WASHINGTON — Two days after Sen. Tom Coburn introduced a bill to reduce the money spent on federal travel, the U.S. travel industry released a study Friday touting the economic benefits of government meetings and conferences.
Government travel for meetings and events had a total economic impact of $24.4 billion in 2011, supported 343,800 U.S. jobs and $14.5 billion in U.S. wages, and contributed $5.5 billion in tax revenue, according to the study commissioned by the U.S. Travel Association.
“We hope these new findings will encourage congressional leaders to re-evaluate proposals to drastically cut government travel budgets across the country,” said Roger Dow, president and CEO of the U.S. Travel Association.
“When conducted responsibly, federal workers who travel for conferences and meetings deliver important services and real value to our nation,” Dow said.
In the wake of recent scandals over lavish government conferences, the concern of many lawmakers is that government spending on conferences hasn't been responsible.
Coburn, R-Muskogee, who has pushed for cuts in government travel for several years, said Wednesday, “Time and time again, taxpayers are frustrated by extravagant and expensive conferences that are exposed after conferences take place.”

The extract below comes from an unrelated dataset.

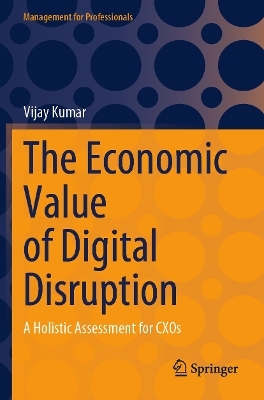 The Economic Value of Digital Disruption - Vijay Kumar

He said his bill, co-authored by four other Republican senators, “will help prevent such egregious spending from happening in the first place while forcing agencies to disclose how much they have spent on conferences.”
The bill would prohibit any conference costing more than $500,000, limit participation at conferences held outside of the United States and require agencies to post the details of their conferences online. The White House budget office also would have to draw up new guidelines for acceptable travel expenses.
The travel industry study says the cost per participant for government conferences was far lower than at private sector conferences. Moreover, it says, canceling conferences costs more in the long run since numerous duplicate meetings must be held “at a greater net cost.”
When conducted responsibly, federal workers who travel for conferences and meetings deliver important services and real value to our nation.”